Ogni cri cri nasconde un cuore di nocciola tostata, ricoperto di cioccolato fondente e rivestito di minuscole sfere di zucchero bianco, conosciute come mompariglia.

Lucia Cerrato

Il cri cri non è un semplice cioccolatino né una caramella. Questi dolci natalizi, tipici di Torino, sono delle praline rotonde di circa 2 cm di diametro, avvolte in carta colorata di rosso, giallo, verde, oro e argento. Ogni cri cri nasconde un cuore di nocciola tostata, ricoperto di cioccolato fondente e rivestito di minuscole sfere di zucchero bianco, conosciute come mompariglia.

Nati nel Piemonte dell’Ottocento, i cri cri sono legati a una romantica leggenda. Si narra di Cristina, una giovane sarta torinese, e del suo fidanzato, un innamoratissimo studente che la chiamava affettuosamente “Cri”. Ogni volta che si incontravano, lui comprava queste praline da una pasticceria locale. La commessa, conoscendo il loro amore, chiedeva sempre “Cri?” al ragazzo, ricevendo come risposta un sorridente “Cri!”. Il proprietario della pasticceria, colpito dalla dolcezza della scena, decise di chiamare i suoi cioccolatini “cri cri” per celebrare l’amore semplice e spensierato dei due giovani.

Ancora oggi, i cri cri sono un simbolo della tradizione dolciaria piemontese, portando con sé la storia e il sapore di un'epoca passata.

La produzione

I mastri cioccolatieri torinesi, tra i primi in Europa a lavorare il cacao, sono considerati i pionieri dell’arte della pralineria. Una leggenda narra che la pralina nacque per errore, quando un garzone mascherò una mandorla mal caramellata coprendola con cioccolato fondente (di cui abbiamo parlato qui).

I cri-cri furono prodotti per la prima volta a Torre Pellice nel 1886 da un confettiere di Pinerolo. Da allora, la ricetta è rimasta pressoché invariata, tranne per il colore della mompariglia, che divenne bianca negli anni Settanta a seguito delle campagne contro l’uso dei coloranti.
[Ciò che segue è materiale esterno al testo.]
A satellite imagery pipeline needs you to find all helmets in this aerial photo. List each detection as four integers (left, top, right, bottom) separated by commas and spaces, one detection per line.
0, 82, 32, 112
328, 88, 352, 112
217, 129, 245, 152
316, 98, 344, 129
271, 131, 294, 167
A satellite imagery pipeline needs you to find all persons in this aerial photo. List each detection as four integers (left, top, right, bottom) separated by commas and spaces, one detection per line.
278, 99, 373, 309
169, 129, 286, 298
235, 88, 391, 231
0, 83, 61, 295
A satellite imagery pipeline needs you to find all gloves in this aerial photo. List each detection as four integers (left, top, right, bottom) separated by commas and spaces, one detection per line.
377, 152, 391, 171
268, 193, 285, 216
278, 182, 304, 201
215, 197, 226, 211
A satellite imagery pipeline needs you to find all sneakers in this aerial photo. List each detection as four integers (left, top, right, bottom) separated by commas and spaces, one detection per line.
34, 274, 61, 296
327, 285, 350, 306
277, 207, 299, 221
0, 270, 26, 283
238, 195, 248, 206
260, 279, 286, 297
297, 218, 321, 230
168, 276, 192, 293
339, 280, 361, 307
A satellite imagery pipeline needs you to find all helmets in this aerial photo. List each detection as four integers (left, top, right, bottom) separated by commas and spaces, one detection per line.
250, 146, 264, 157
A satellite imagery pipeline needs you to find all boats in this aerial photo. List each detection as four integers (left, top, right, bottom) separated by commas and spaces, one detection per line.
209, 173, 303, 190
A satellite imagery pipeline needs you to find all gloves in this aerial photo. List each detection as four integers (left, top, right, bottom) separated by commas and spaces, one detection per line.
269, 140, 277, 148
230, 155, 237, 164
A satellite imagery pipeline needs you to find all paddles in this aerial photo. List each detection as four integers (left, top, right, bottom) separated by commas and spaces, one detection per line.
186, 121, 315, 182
Recentemente, la produzione dei cri-cri aveva subito una battuta d'arresto, ma i cioccolatieri locali hanno ripreso questa tradizione storica, riportando in auge queste praline iconiche.

Il territorio

Durante la Belle Époque, il Piemonte prosperava economicamente grazie a settori come cinema, moda, teatro, letteratura e la nascente industria automobilistica della Fiat. Questo benessere contribuì allo sviluppo dell’arte dolciaria, particolarmente nelle zone di Pinerolo e Torre Pellice, da cui proveniva il garzone che inventò i cioccolatini Cri Cri.

Guido Gozzano descriveva le ragazze che, tra aromi e dolci, tornavano "golose" e infantili, immerse in un'atmosfera di guanti, salotti e stile liberty. I cioccolatieri piemontesi, arricchiti e prestigiosi, esportavano i loro prodotti in Francia, Germania e persino in Svizzera, accumulando ricchezze che facevano invidia a Carlo Felice di Savoia.

Fu proprio Carlo Felice a coniare l’espressione “Non voglio fare la figura del cioccolataio”, dopo che un pasticcere si presentò con una carrozza più lussuosa della sua.

Ancora oggi, il Cri Cri porta il sorriso ai piemontesi, molto più del più serioso gianduiotto (di cui abbiamo parlato qui).